Он рано остался сиротой и воспитывался в монастыре за счет королевских средств, выделяемых в помощь неимущим. В обители Армандо не покидало ощущение, что он находится в холодной, мрачной и душной темнице. Детей учили молитвам, внушали неискоренимый страх перед Божьей карой, при этом скудно кормили и заставляли выполнять множество послушаний.
Через несколько лет Армандо понял, что единственным средством обеспечить себе более-менее сносную жизнь было вступление в один из духовных орденов. Он и прежде слыл усердным в постижении наук, а теперь с особым рвением принялся демонстрировать приверженность догматическим истинам и предписаниям Церкви. Труды Армандо увенчались успехом: его заметили, и ему были даны рекомендации для вступления в орден Святого Франциска.

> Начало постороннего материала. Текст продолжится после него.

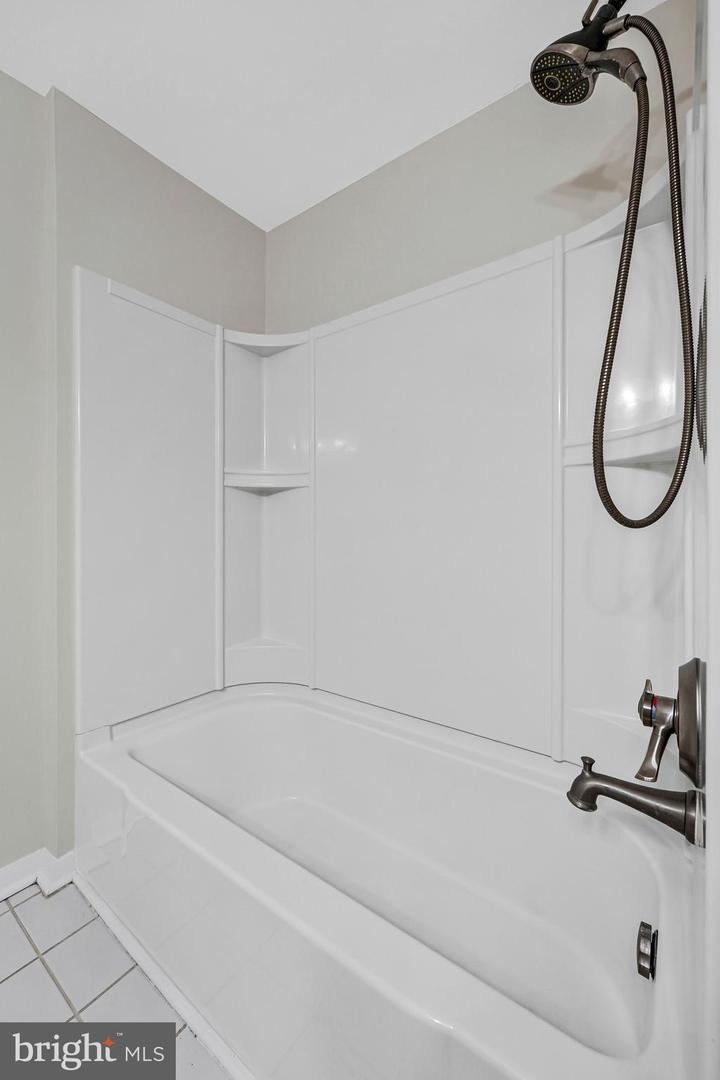 9920 OAKDALE WOODS CT, VIENNA, Virginia 22181, 3 Bedrooms Bedrooms, ,2 BathroomsBathrooms,Residential,For sale,9920 OAKDALE WOODS CT,VAFX2285172 MLS # VAFX2285172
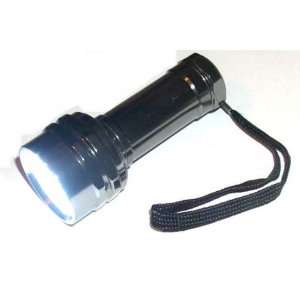   Bright White LED Flashlight 3 x AAA tail clicky switch. Electronics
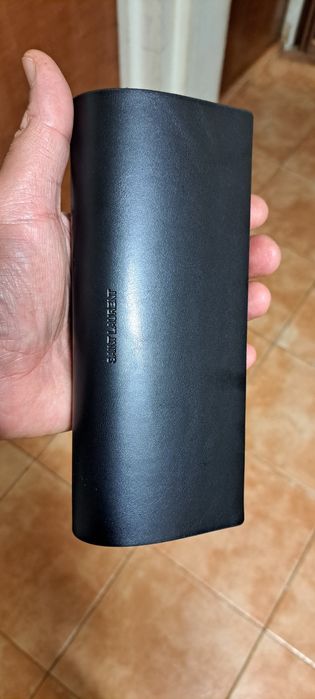 Estojo para óculos Saint laurent.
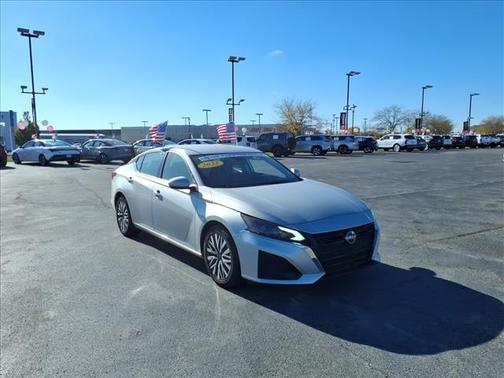 2023 Nissan Altima 2.5 SV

Почему он стал инквизитором? Потому что был мрачным и суровым, непримиримым и неподкупным. А еще он умел вызывать у людей чувство страха.
Армандо хорошо помнил случай, когда на него напали старшие воспитанники, которые считали его выскочкой. Чтобы он не мог позвать на помощь, они заманили его в келью и заперли дверь. Тогда Армандо принялся громко читать молитву, пронзая обидчиков горящим взором. К его изумлению, они в страхе отступили, а потом разбежались.
В Святой палате он славился умением подчинять волю человека одним только взглядом и вырывать у него роковое признание невидимыми клещами.
Вместе с тем он не был фанатиком или безумцем. Будучи не в силах изменить действительность, он понимал, что ему надо уживаться с ней, и потому, чтобы не стать жертвой, Армандо приходилось быть палачом.
Огни Мадрида, отбрасывающие красноватый отсвет на кирпичные стены домов, походили на тлеющие уголья. Небо напоминало черное зеркало, а крыши домов сияли серебром. Красота Асусены, о которой инквизитор думал всю дорогу, непостижимым образом заставила его заметить то, чего он никогда не замечал, – красоту ночного города.